What is expected:
Please decide whether each statement below agrees with the piece on Rhode Island's state name, answering yes or no and quoting the deciding words of that text: 1. Rhode Island took part in the Pequot War of 1637. 2. Rhode Island enacted the first anti-slavery law in America in 1652. 3. The Quakers were the political force of the colony for almost 100 years before the War of Independence.

Brian Stinson is a historian and researcher. He lives in Portsmouth, R.I.

This November, Rhode Island voters will be asked to make an important decision concerning the official state name. Our state’s full name is “The State of Rhode Island and Providence Plantations.” Supporters of the proposed change want to drop “Providence Plantations,” claiming slavery and the participation in the slave trade.

Except, this is a false and inaccurate claim, as the word “plantation,” as used in our state’s name, has absolutely nothing to do with slavery. The word means “men banding together to form a colony” and the definition means the same today as it did when Roger Williams first used it, over 50 years before the first slave ever arrived here.

Rhode Island’s Black history and heritage is something to be proud of, but any positive accomplishments are mysteriously omitted by those who want the name changed. Let the facts tell the story.

The slave trade irritated the Quakers, who were the political force of our colony for almost 100 years prior to the War of Independence, who strongly believed that slavery was inhumane. They were the number one religion against slavery and our colony became a leader, as we enacted the first anti-slavery law in America (1652); first conscientious objection law in America (1673); first Negro non importation law in America (1774).

Two more “firsts,” in regards to the founding of Rhode Island, were individual religious freedom and separation of church and state. Although these early statutes did not prohibit slavery, our leaders voted with their “conscience” while being ridiculed by Massachusetts. Hence, the name “Rogues Island”.

Native Americans, not Africans, were the first people enslaved in this region, following the Pequot War of 1637, a conflict in which Rhode Island did not participate. But Connecticut wanted all of our land to the western shores of Narragansett Bay, and Massachusetts claimed the land on the eastern side of the bay.

Entries provided:

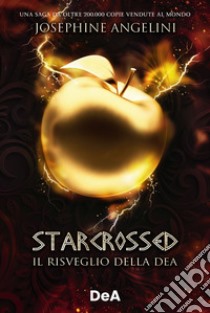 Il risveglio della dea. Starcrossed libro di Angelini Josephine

---

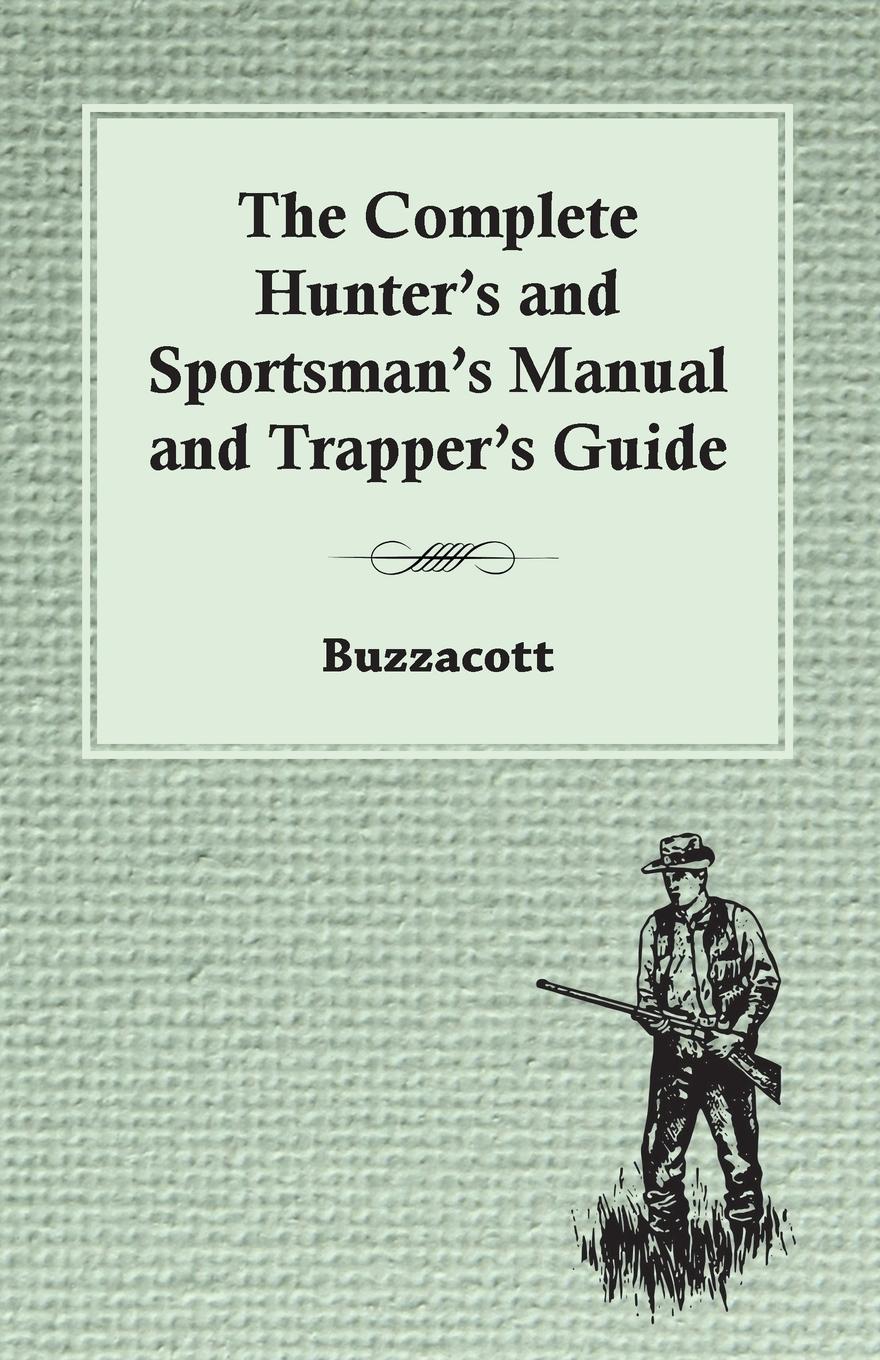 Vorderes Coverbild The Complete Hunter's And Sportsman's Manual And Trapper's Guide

---

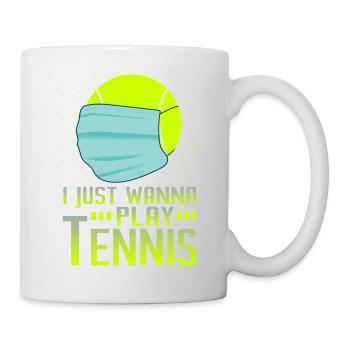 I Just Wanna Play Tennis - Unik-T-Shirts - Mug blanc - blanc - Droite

Solved problem:
1. No: "a conflict in which Rhode Island did not participate"
2. Yes: "we enacted the first anti-slavery law in America (1652)"
3. Yes: "who were the political force of our colony for almost 100 years prior to the War of Independence"